Pero Sylvia no podía celebrar. Todo su cuerpo temblaba, el maná ardiendo a través de sus venas como fuego fundido.
«Una versión simplificada», pensó sombríamente. «Y aún así tomó la mitad de mi maná».
La luz hecha añicos llovía fragmentos de fuego cristalizado cayendo como meteoros, cada uno lo suficientemente mortal como para arrasar la tierra por kilómetros.
—¡Stacia! ¡Baja la barrera! —gritó Sylvia.
—¡Ya estoy en ello!
Stacia golpeó su palma hacia adelante.
—¡Escudo Temporal – Fase de Inversión!
Ondas plateadas se extendieron bajo ellas, ralentizando los fragmentos que caían, desintegrándolos antes de que tocaran el suelo.
Alicia levantó su bastón, su voz resonando.
—¡Expansión de Barrera del Alma!
Luz azul cascadeó hacia afuera, reforzando el escudo de Stacia en una cúpula brillante de doble capa.

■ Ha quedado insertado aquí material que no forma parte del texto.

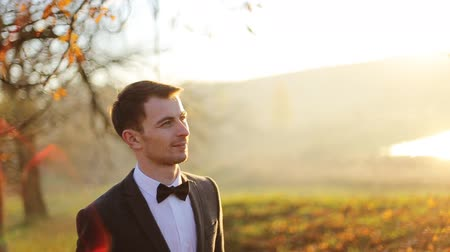 inspiradora : stylish brunette smiling groom in a suit with a brown bow holds  walking autumn park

Mientras tanto, Sylvia se arrodilló, respirando con dificultad, las cadenas que había usado desintegrándose en partículas violetas que se alejaban flotando.

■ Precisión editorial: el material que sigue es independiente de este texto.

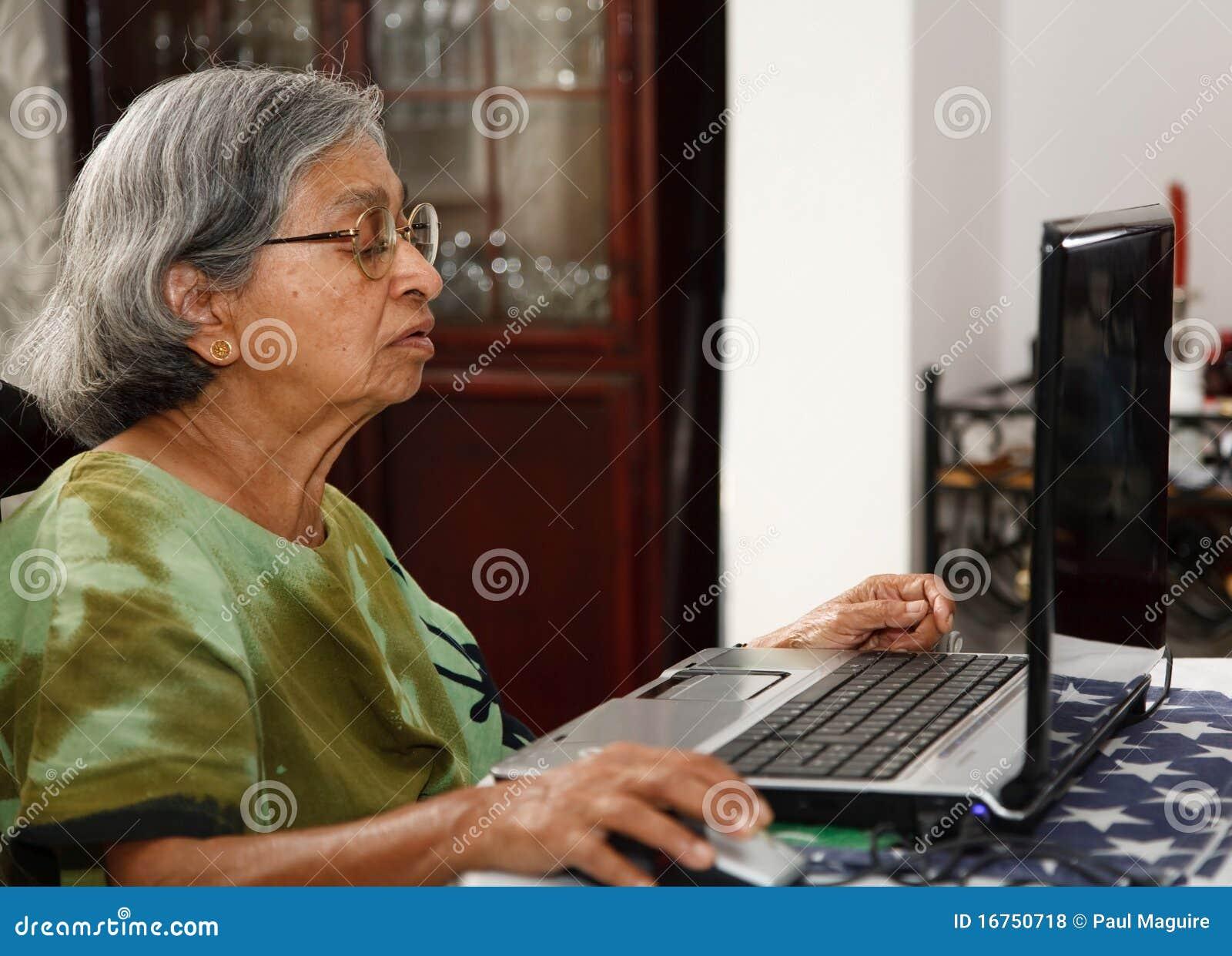 Asiatische alte Frau, die Computer verwendet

Stacia corrió hacia ella. —¿Estás bien?
Sylvia asintió débilmente. —Aún de pie… pero si uso esa técnica otra vez, mi cuerpo no resistirá.

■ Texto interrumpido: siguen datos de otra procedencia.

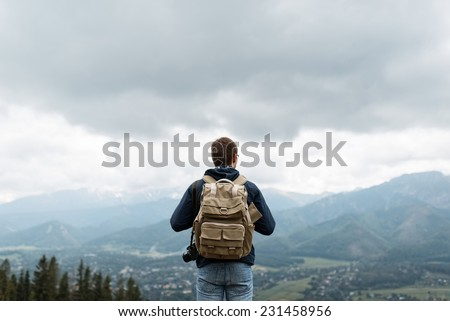 Male traveler from back in the mountains - stock photo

Alicia miró hacia arriba mientras las otras estrellas temblaban ahora, brillando más intensamente, como si fueran conscientes de que una de las suyas había caído.
—Se están moviendo otra vez —dijo suavemente—. Y esta vez… más de una.
Sylvia se puso lentamente de pie, su aura oscura extendiéndose una vez más por la llanura espejada.
—No podemos dejar que caigan juntas.
Stacia la miró. —¿Plan?
Sylvia sonrió levemente. —Convertiremos este cielo en un campo de muerte.
Sus cadenas restantes se elevaron, enroscándose en el aire.
—Convertiré cada cadena en una lanza. Ustedes dos contengan al resto.
Alicia suspiró ligeramente, levantando su bastón. —De acuerdo. Yo sostendré el cielo.
Stacia cerró su grimorio de golpe. —Entonces me aseguraré de que tengas todos los potenciadores posibles.
Sylvia tomó un largo respiro, sus ojos brillando con luz violeta profunda.
—Entonces derribemos las estrellas… una por una.
El cielo tembló una vez más. Las estrellas pulsantes de arriba comenzaron a moverse formando patrones circulares, alineándose como soldados en formación.
Sus luces se reflejaban en los ojos de Sylvia que ahora brillaban como una noche sin fin y sin estrellas.